Large Language Models often work very well and can do everything from solving bugs to coming up with exam questions. But that has enormous consequences for education, Han van der Maas observes. “What should the final attainment levels of our education be now? What should a student still know about statistics and mathematics?”
Large Language Models (LLMs), a type of generative AI trained to generate enormous datasets, cannot count, give fake references and even advise suicide. To train LLMs, dubious American and Chinese tech companies use enormous amounts of electricity and data that have been obtained improperly. By using LLMs, we are also giving away all kinds of data and regularly violating the GDPR. And yet I use them all day long: AI is the new smoking.
Kitchen cabinets
LLMs often work very well. They improve texts, find new literature, explain mathematics, look up the dimensions of kitchen cabinets, come up with exam questions, fix bugs in code, and so on. Not flawlessly, of course, but so well that I can hardly imagine how I could do without them. I never thought a statistical model could be so useful, and to be honest, I still don’t quite understand how that’s possible (my first scientific article was about neural networks of four nodes).
I am now once again amazed by the development of autonomous programming assistants, or agentic coding. I am not a pioneer in this field, and for some, this column contains only old news. But for many, that is not the case. In addition to the early adopters and avid users, and of course the opponents of AI in research and education, I see many colleagues who use it sparingly and do not have a good understanding of the latest developments. And as a student, teacher and researcher, you need to be aware of those developments.
Autonomous
The development of autonomous programming assistants is a major step forward. Anyone can now develop software in a short time and for little money. Tools such as OpenAI’s Codex, Anthropic’s Claude models and GitHub Copilot can develop complete software packages based on a plan written in natural language. I tested this by developing a website without looking at the code even once. It took five minutes to install the necessary tools.
My plan was for a game that people could play against each other online. I described that game, StrategoChess, a combination of Stratego and chess, in a 415-word document and placed it in the directory where these tools could do their thing. Codex first asked me for some clarification (do you also want an offline mode, should there be a chess clock, and so on) and then had a first working version ready within minutes. I then asked for all kinds of improvements, such as a nicer board, sounds and a better layout, and after an hour or two, the project was more or less finished. The interaction with these tools is particularly efficient. What is particularly striking is how well they keep an eye on the intention of the project and come up with useful suggestions themselves. “Yes, go ahead,” I say. For a good web programmer, such a project would probably take weeks of work. StrategoChess, which according to its creator is a really great game. Play with me!
Explosion
And this is just a game. All around me, I see an explosion of serious applications in which existing code is greatly accelerated and teams of specialised agents work on large projects. The next step is towards autonomous agent systems, using OpenClaw, for example. OpenClaw no longer waits for commands, but largely does its own thing. I am waiting to see how well that works in practice.

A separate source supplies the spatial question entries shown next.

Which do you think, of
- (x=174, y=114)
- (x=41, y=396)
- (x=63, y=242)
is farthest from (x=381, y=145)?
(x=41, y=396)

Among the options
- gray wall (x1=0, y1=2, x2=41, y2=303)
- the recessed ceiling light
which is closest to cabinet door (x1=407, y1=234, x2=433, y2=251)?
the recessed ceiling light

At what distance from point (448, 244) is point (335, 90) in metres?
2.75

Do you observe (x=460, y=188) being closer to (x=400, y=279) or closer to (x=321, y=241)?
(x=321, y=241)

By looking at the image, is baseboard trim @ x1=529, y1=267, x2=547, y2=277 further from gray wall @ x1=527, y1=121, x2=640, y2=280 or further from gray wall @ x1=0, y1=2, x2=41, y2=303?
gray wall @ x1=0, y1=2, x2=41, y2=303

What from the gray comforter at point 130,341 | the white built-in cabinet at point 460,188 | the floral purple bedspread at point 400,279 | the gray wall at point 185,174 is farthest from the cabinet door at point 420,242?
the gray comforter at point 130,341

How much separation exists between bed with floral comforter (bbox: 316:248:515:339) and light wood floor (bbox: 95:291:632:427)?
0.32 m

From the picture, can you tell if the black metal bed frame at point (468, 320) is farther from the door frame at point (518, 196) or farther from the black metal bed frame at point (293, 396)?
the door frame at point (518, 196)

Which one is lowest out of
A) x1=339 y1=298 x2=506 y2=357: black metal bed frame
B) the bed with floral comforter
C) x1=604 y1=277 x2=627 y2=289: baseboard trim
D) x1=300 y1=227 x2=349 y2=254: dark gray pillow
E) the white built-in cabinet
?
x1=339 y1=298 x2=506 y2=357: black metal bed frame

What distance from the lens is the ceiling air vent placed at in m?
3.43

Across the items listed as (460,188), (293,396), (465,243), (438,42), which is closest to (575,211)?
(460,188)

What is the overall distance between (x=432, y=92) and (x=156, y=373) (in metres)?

What does this mean for our research? Anyone can now develop software, such as tools for collecting data. Data analysis can also be performed by agents. In a dialogue about a dataset, they propose analyses, carry them out and, if desired, present the results in excellent graphs. Much has already been said about LLM co-writing; in any case, it saves me a lot of time. One effect of this is that scientific journals now have to process many more articles, which is a problem because the willingness to review does not increase proportionally. We can only hope that this development will ultimately translate into better, rather than simply more, scientific articles. This is clearly a major challenge for the research community.
With the pen
This also has enormous consequences for our education. What should the final attainment levels of our education be now? What should a student still know about statistics and mathematics? To what extent should you still be able to programme or write independently without such tools, with the pen, so to speak? Until recently, I insisted that students needed a decent basic level of programming, but now I am beginning to have doubts. I also thought that an annual writing assignment in a room without aids was a good idea. Now I’m not so sure.
Han van der Maas is full professor Methods of Psycholgy.